**DOCUMENT SECTION**
- Opening Delimiter -

We already know how to do the sums over L and R, so we have
x_k = (1-x-y)(1/N)Sum_(j=0 to N-1) w^(-kj)/(1 – x w^j – y w^-j).
For the case x=y=1/3, this is the same as your result from the discrete Fourier transform.
neat! Thanks for sharing!
I like the closed form solution, but the first step — getting kth player winning probability for infinite n — can be simplified (though more complex solutions can also be informative).
Let E(k) be the expected number times player k will get the bill. We have,
E(0) = 1+E(1)*2/3 (since player 0 gets the bill initially and E(1)=E(-1))
E(k) = 1/3*(E(k-1)+E(k+1)) (k>0)
This is a linear homogeneous recurrence relation. The standard way of solving it is first finding solutions with E(k)/E(k-1) constant, say E(k)/E(k-1)=r. We have $r = 1/3+(1+r^2)$, with the solutions $r_1 = 3/2-\sqrt{5}/2$ and $r_2=3/2+\sqrt{5}/2$. Thus, $E(k) = c_1 k^{r_1}+c_2 k^{r_2}$. $c_2 = 0$ since $r_2>1$ and the sum of all E(k) is finite.
$c_1 = E(0) = 1+E(1) 2/3 = 1+c_1 r_1 2/3$, so $c_1 = 3/\sqrt{5}$.
Each time the player gets the bill, he keeps it with probability 1/3, so the probability that player k (the first player is 0) gets the bill is $E(k)/3 = 1/\sqrt{5} (3/2-\sqrt{5}/2)^k$.
[the above comment with some markup fixed]
I like the closed form solution, but the first step — getting kth player winning probability for infinite n — can be simplified (though more complex solutions can also be informative).
Let E(k) be the expected number times player k will get the bill. We have,
E(0) = 1+2/3*E(1) (since player 0 gets the bill initially and E(1)=E(-1))
E(k) = 1/3*(E(k-1)+E(k+1)) (k>0)
This is a linear homogeneous recurrence relation. The standard way of solving it is first finding solutions with E(k)/E(k-1) constant, say E(k)/E(k-1)=r. We have $r = frac{1}{3}(1+r^2)$, with the solutions $r_1 = 3/2-\sqrt{5}/2$ and $r_2=3/2+\sqrt{5}/2$. Thus, $E(k) = c_1 r_1^k+c_2 r_2^k$. Here, $c_2 = 0$ since $r_2>1$ and the sum of all E(k) is finite.
$c_1 = E(0) = 1+\frac{2}{3} E(1) = 1 + \frac{2}{3} c_1 r_1$, so $c_1 = 3/\sqrt{5}$.

- Closing Delimiter -

**DATA EXTRACT**
- Opening Delimiter -

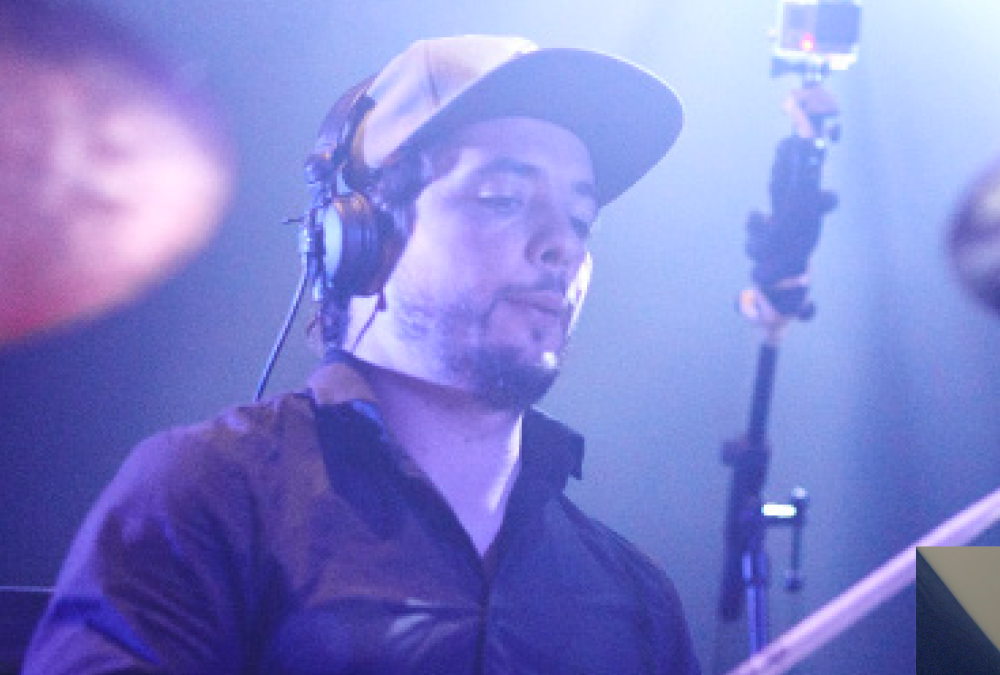 Clément BOUYER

- Closing Delimiter -

The thread about who gets the bill solves a recurrence relation using constants written as r or c with a subscript. List each of these constants together with the value the thread gives it.

- r_1 = 3/2 − √5/2
- r_2 = 3/2 + √5/2
- c_1 = 3/√5
- c_2 = 0